This app is very much a work in progress and subject to change. At the time of writing this its nothing more than a TextView which displays the price (hopefully large) of magic internet money.
App which attempts to use the latest cutting edge libraries and tools. As a summary:
- Entirely written in Kotlin
- Unidirectional data flow (fully reactive architecture)
- Uses RxJava 2
- Uses RxAndroid and RxKotlin Extensions
- Uses all of the Architecture Components: Room, LiveData and Lifecycle-components
- Uses dagger-android for dependency injection
- Uses Glide for image loading
- Uses Groupie for any complex RecyclerView layouts with Kotlin support
First off, you require the latest Android Studio 3.0 (or newer) to be able to build the app.
This project uses ktlint, provided via the spotless gradle plugin, and the bundled project IntelliJ codestyle.
If you find that one of your pull reviews does not pass the CI server check due to a code style conflict, you can
easily fix it by running: ./gradlew spotlessApply, or running IntelliJ/Android Studio's code formatter.
The architecture used in this app is based on an Android ported version of the Model-View-Intent architecture and uses RxJava to implement the reactive characteristic of the architecture. It takes learnings from:
The MVI architecture embraces reactive and functional programming.

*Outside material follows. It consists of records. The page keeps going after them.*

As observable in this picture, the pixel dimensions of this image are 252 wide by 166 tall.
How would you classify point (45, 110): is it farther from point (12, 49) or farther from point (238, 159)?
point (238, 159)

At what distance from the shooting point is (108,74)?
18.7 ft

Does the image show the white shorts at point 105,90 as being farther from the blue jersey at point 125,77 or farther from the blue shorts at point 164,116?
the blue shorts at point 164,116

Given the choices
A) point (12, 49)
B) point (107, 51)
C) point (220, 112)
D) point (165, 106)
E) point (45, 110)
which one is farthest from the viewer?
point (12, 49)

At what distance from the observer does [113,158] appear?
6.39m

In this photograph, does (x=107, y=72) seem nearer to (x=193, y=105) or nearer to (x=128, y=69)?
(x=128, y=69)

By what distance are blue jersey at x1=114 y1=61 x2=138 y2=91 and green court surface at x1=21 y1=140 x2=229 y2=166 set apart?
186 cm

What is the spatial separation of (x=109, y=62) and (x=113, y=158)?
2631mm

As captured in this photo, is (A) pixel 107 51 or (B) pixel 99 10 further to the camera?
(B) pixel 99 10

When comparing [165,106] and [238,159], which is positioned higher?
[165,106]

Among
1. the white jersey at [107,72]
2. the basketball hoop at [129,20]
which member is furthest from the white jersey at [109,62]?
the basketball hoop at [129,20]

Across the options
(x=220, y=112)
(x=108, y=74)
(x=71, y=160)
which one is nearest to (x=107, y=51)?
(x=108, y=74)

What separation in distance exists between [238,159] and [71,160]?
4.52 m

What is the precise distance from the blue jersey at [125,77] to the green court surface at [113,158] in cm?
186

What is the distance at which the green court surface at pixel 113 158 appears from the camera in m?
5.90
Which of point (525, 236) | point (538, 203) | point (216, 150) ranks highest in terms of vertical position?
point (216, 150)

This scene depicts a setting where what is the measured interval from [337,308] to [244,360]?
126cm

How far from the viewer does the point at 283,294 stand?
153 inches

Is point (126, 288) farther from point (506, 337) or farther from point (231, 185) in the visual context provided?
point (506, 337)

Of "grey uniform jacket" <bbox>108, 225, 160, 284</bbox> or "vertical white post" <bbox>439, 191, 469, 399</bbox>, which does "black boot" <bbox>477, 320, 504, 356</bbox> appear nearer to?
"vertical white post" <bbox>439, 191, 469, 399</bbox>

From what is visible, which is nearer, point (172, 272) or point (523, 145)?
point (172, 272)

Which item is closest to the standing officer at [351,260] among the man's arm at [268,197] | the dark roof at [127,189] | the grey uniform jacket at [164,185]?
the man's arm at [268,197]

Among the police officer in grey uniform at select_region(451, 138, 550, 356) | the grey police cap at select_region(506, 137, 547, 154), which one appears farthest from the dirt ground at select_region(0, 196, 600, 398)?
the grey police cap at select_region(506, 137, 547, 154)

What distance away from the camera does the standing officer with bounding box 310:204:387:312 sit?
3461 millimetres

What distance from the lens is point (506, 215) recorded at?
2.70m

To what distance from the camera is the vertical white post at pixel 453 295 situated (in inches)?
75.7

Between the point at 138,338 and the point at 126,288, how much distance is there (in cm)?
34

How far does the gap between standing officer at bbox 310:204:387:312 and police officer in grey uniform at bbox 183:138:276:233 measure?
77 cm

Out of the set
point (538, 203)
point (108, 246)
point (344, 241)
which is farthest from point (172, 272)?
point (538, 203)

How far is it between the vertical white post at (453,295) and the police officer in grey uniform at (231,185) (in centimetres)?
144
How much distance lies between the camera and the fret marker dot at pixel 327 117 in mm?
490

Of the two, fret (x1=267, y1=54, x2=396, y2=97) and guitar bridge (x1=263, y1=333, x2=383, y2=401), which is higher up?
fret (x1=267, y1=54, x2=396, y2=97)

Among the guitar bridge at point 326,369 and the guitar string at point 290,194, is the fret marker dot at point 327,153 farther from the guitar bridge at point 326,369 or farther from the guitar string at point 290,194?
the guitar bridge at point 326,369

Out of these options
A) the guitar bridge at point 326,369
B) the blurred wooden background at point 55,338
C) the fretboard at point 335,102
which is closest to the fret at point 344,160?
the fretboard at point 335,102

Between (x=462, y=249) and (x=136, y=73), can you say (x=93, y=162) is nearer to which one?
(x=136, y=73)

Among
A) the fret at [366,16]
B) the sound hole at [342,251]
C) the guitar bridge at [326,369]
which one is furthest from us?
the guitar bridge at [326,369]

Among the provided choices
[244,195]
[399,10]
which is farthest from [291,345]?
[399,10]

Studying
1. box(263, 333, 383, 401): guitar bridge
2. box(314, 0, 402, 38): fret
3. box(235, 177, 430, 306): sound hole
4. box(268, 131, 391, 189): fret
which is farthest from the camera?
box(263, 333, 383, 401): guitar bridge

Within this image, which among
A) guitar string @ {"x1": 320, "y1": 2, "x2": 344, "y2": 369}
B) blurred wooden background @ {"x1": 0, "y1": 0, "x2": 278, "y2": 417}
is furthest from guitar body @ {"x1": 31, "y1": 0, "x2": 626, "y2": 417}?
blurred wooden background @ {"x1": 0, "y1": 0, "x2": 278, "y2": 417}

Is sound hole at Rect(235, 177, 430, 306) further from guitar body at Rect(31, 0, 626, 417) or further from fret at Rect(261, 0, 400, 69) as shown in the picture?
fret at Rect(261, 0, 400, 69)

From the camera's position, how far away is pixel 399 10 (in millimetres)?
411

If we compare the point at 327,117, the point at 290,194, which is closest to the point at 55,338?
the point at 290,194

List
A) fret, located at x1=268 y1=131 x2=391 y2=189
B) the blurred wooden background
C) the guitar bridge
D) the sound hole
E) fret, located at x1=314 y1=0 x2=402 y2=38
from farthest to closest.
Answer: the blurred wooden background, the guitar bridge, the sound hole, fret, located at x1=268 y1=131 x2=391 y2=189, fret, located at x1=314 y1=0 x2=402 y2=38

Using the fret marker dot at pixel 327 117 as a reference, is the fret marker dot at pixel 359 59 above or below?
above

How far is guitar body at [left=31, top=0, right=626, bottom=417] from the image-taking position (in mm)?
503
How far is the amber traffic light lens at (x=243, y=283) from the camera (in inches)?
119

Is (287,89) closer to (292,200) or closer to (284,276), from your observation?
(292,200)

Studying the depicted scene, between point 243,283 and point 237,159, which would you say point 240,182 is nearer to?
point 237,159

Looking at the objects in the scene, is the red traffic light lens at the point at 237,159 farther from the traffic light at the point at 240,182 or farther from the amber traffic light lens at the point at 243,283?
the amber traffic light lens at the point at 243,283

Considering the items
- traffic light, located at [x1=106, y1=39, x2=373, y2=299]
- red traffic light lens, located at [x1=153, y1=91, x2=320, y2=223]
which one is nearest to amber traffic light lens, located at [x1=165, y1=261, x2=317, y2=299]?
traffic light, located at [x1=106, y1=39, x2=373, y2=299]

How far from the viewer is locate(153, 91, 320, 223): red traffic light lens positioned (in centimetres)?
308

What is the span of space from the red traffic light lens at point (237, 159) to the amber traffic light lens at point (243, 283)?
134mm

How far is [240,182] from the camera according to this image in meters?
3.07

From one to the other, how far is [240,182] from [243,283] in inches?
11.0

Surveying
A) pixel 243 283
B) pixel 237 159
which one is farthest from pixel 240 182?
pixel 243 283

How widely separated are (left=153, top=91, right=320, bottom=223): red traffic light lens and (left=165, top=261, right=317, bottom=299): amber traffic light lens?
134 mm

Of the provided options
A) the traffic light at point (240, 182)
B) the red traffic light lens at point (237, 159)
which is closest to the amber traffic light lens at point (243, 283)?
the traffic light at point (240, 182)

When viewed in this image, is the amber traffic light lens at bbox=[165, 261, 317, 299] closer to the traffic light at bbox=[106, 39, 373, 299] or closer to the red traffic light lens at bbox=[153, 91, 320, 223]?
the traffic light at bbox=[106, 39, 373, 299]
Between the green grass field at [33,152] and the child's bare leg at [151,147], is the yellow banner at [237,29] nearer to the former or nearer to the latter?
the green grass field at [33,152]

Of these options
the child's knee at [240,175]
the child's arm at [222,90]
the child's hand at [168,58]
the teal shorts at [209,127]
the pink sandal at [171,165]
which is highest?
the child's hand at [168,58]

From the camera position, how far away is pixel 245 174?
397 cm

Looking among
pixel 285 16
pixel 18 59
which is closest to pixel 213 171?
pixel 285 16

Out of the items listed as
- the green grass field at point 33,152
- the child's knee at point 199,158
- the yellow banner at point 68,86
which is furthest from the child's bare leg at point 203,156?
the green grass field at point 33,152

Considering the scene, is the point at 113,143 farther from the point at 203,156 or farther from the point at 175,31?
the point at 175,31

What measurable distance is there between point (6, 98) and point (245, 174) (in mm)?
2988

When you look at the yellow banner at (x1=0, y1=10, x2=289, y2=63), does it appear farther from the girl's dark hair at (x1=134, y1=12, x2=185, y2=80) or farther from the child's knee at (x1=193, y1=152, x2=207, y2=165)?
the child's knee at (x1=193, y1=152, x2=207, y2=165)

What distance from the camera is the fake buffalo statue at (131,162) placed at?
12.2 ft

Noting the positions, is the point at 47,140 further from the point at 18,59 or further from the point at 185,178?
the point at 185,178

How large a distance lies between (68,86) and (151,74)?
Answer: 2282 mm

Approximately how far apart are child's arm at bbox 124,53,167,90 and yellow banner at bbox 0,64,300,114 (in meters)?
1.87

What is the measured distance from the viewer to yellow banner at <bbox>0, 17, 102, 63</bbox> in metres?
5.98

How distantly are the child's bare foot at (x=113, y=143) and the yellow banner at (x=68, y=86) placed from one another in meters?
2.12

The two main components of this architecture, the View and the ViewModel can be seen as functions, taking an input and emiting outputs to each other. The View takes input from the ViewModel and emit back intents. The ViewModel takes input from the View and emit back view states. This means the View has only one entry point to forward data to the ViewModel and vice-versa, the ViewModel only has one way to pass information to the View.
This is reflected in their API. For instance, The View has only two exposed methods:
interface MviView {
fun intents(): Observable<MviIntent>
fun render(state: MviViewState)
}A View will a) emit its intents to a ViewModel, and b) subscribes to this ViewModel in order to receive states needed to render its own UI.
A ViewModel exposes only two methods as well:
interface MviViewModel {
fun processIntents(intents: Observable<MviIntent>)
fun states(): Observable<MviViewState>
}A ViewModel will a) process the intents of the View, and b) emit a view state back so the View can reflect the change, if any.
The MVI architecture sees the user as part of the data flow, a functionnal component taking input from the previous one and emitting event to the next. The user receives an input―the screen from the application―and ouputs back events (touch, click, scroll...). On Android, the input/output of the UI is at the same place; either physically as everything goes through the screen or in the program: I/O inside the activity or the fragment. Including the User to seperate the input of the view from its output helps keeping the code healty.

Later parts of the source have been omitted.